Maxime, Gaby, Marco, Jean-Bath et Globule sont désormais bien engagés dans leur vie d’adultes : la série commence lorsque Maxime fête ses trente ans et Globule s’apprête à devenir père. Rompant avec le côté « club de garçons » de la bande à ses débuts, Jean-Philippe Peyraud donne également une part importante aux filles, les colocataires Véro, Nina et Abie. L’auteur parvient à rendre vivants et attachants ses nombreux personnages, ce qui n’est pas un mince exploit dans le cadre étriqué de l’album franco-belge de quarante-six pages.

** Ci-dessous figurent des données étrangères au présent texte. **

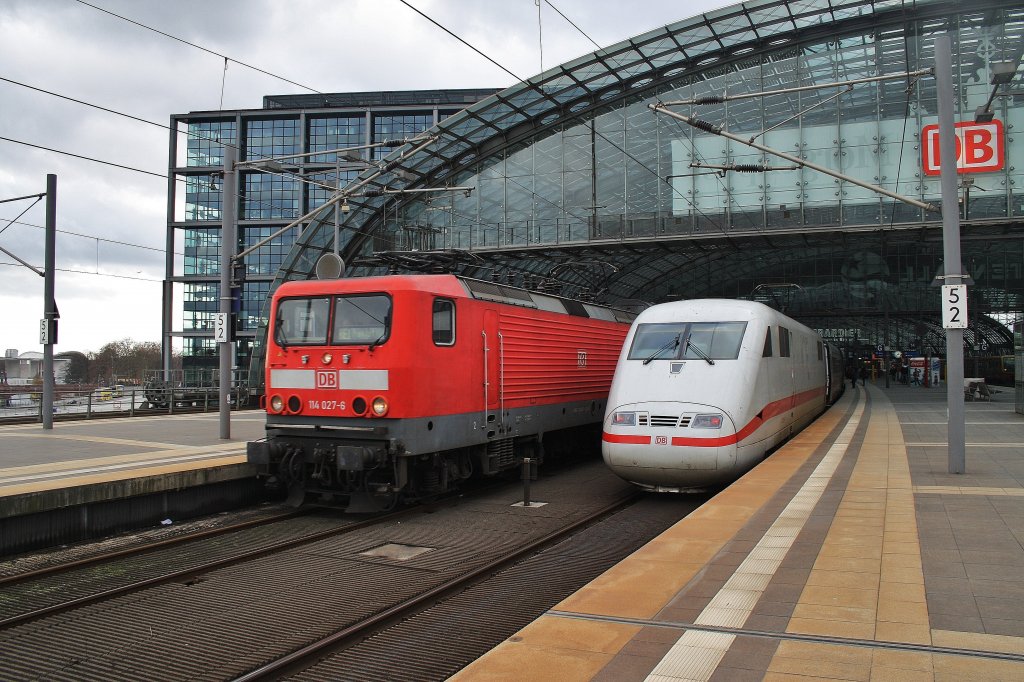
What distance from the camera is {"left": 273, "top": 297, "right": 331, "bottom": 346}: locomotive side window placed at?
11.0 m

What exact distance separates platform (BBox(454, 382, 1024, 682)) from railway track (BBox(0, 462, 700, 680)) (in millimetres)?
1496

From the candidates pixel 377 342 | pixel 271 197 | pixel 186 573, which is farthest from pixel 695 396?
pixel 271 197

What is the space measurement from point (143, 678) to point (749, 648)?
13.4 feet

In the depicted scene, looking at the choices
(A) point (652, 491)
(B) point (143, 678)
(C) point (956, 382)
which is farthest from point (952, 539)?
(B) point (143, 678)

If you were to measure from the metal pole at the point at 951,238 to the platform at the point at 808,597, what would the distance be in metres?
1.15

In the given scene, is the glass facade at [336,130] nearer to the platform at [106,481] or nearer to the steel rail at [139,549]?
the platform at [106,481]

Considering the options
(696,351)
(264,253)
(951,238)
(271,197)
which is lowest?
(696,351)

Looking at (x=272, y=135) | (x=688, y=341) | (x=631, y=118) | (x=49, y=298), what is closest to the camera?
(x=688, y=341)

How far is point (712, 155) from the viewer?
30078 millimetres

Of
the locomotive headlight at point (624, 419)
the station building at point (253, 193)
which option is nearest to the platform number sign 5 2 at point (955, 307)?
the locomotive headlight at point (624, 419)

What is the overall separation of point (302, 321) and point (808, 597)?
26.6 ft

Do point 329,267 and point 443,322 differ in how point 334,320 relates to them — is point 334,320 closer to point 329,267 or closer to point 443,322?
point 443,322

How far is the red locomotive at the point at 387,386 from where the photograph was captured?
10273 mm

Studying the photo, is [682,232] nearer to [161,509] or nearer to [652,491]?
[652,491]
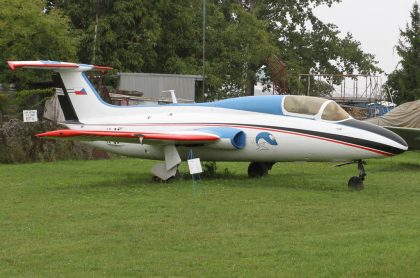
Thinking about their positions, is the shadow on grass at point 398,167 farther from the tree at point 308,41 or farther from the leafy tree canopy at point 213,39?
the tree at point 308,41

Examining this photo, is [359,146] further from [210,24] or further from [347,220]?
[210,24]

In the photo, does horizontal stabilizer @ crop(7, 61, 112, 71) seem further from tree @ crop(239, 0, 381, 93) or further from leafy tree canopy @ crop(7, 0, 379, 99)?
tree @ crop(239, 0, 381, 93)

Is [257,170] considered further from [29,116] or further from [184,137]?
[29,116]

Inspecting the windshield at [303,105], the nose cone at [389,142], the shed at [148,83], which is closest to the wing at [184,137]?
the windshield at [303,105]

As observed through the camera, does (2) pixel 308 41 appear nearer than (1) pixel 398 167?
No

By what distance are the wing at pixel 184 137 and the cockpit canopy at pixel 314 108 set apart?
4.36 ft

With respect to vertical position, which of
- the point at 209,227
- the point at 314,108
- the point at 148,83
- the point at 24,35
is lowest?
the point at 209,227

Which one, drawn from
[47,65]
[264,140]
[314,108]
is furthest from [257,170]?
[47,65]

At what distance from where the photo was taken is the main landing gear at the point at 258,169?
20.0 metres

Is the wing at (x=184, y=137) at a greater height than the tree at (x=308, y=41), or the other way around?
the tree at (x=308, y=41)

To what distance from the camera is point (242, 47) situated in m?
51.1

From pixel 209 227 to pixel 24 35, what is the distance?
24166 millimetres

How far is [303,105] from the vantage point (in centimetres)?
1777

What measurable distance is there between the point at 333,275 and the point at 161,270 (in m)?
1.87
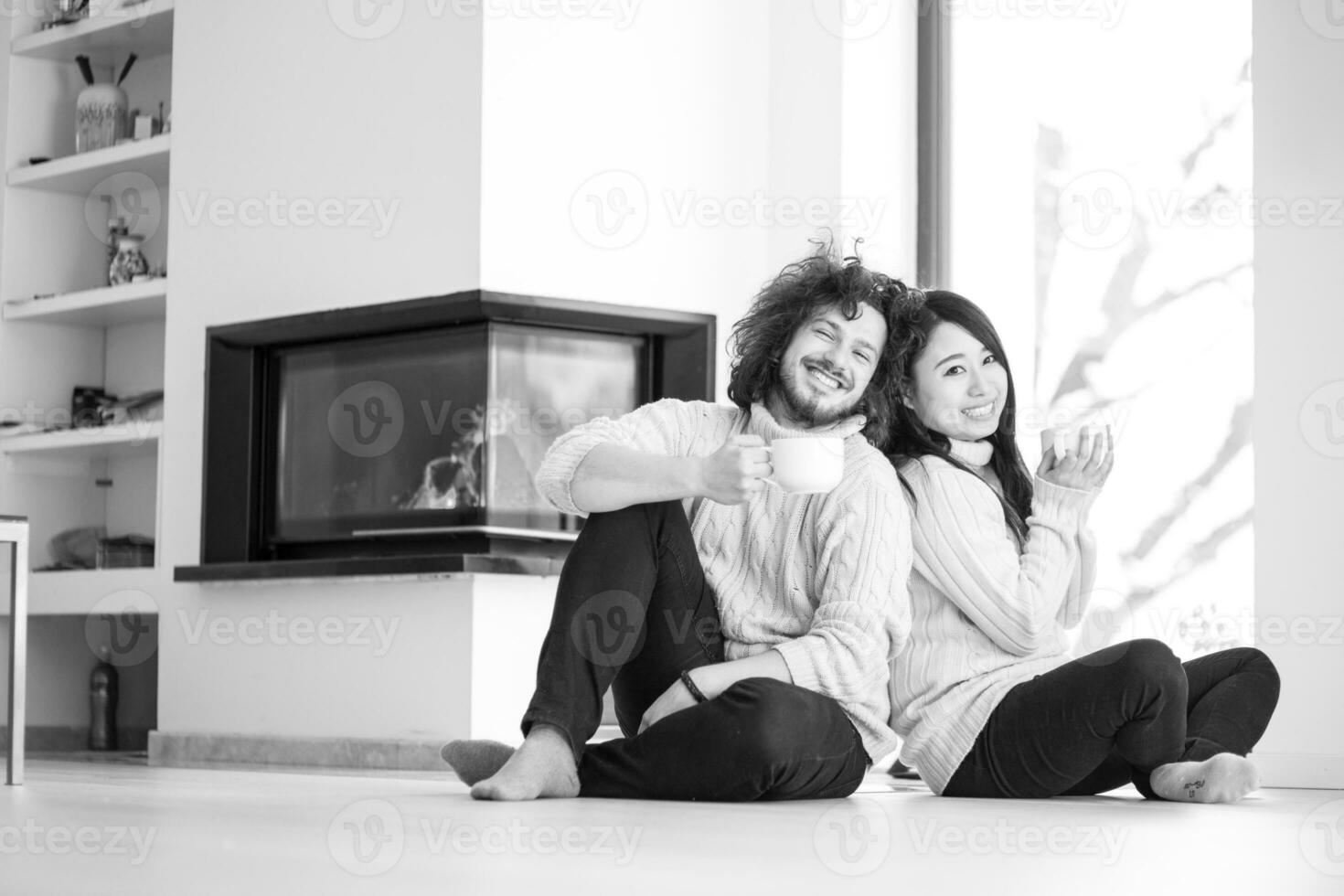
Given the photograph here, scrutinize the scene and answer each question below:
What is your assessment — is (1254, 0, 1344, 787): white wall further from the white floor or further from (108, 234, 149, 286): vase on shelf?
(108, 234, 149, 286): vase on shelf

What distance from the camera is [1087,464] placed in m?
2.15

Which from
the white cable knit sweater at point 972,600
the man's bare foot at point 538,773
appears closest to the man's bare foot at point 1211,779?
the white cable knit sweater at point 972,600

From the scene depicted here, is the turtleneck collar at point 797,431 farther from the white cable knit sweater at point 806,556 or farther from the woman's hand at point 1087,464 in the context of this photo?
the woman's hand at point 1087,464

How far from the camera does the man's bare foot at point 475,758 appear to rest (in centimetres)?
221

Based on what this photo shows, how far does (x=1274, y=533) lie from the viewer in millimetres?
2941

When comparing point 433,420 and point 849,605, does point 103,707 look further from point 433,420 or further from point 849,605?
point 849,605

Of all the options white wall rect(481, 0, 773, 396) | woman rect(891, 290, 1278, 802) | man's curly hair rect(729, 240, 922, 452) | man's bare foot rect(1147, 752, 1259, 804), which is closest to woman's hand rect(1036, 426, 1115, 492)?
woman rect(891, 290, 1278, 802)

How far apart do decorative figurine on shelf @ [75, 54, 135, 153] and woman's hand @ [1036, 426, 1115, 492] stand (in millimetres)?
3383

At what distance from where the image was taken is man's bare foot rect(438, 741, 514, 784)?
2207mm

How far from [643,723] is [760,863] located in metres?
0.78

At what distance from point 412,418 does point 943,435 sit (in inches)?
74.9

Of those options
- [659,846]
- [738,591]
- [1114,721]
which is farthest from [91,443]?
[659,846]

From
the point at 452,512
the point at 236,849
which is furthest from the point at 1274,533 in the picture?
the point at 236,849

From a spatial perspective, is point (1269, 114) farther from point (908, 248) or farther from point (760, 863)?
point (760, 863)
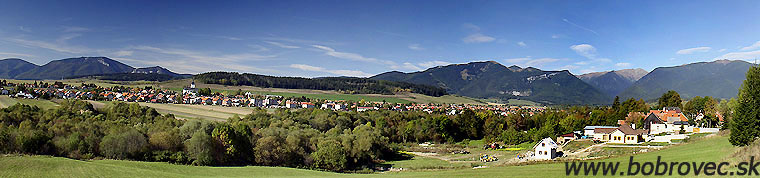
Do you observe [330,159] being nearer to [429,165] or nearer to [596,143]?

Si les personnages de Premières Chaleurs sont en majorité hétérosexuels, Jean-Bath est gay et les aléas de sa vie sentimentale sont traités avec le même respect et la même affection que ceux de ses amis hétéros. Le personnage n’est par ailleurs pas limité au rôle de gay de service, puisque son amitié avec son colocataire Gaby se retrouve sur le devant de la scène dans le quatrième volet.
Il est clair, à la relecture, que la série aurait bénéficié d’une parution plus fréquente que le rythme traditionnel d’un album par an en usage en France. L’étalement sur quatre ans d’intrigues qui, dans le temps de l’histoire, s’étalent sur quelques mois, fait que les personnages finissent par se retrouver en décalage avec le quotidien au sein duquel ils sont censés vivre. Dans le premier tome, paru en 2001, ses copains se moquent gentiment de Gaby au sujet de son téléphone portable, objet encore rare à l’époque. Dans le dernier volume, paru en 2005, Maxime téléphone d’une cabine publique, et l’on se demande pourquoi il n’a pas de portable - mais c’est simplement parce que dans l’histoire, on est encore en 2001.
Le format plus petit des intégrales Casterman convient à merveille à cette série au graphisme élégamment stylisé, et même les couleurs vomitives du premier volume n’arrivent pas à gâcher le plaisir de la redécouverte. Car c’est bien à une redécouverte que nous invite cette édition intégrale, qui permet de plonger durablement dans le petit monde de l’auteur. En refermant le livre, on regrette de quitter Maxime, Abie et les autres sans savoir ce que la vie leur réserve, d’autant plus que la série ne se termine pas par une véritable conclusion (ce qui, me dira-t-on, est aussi le cas dans la vie réelle).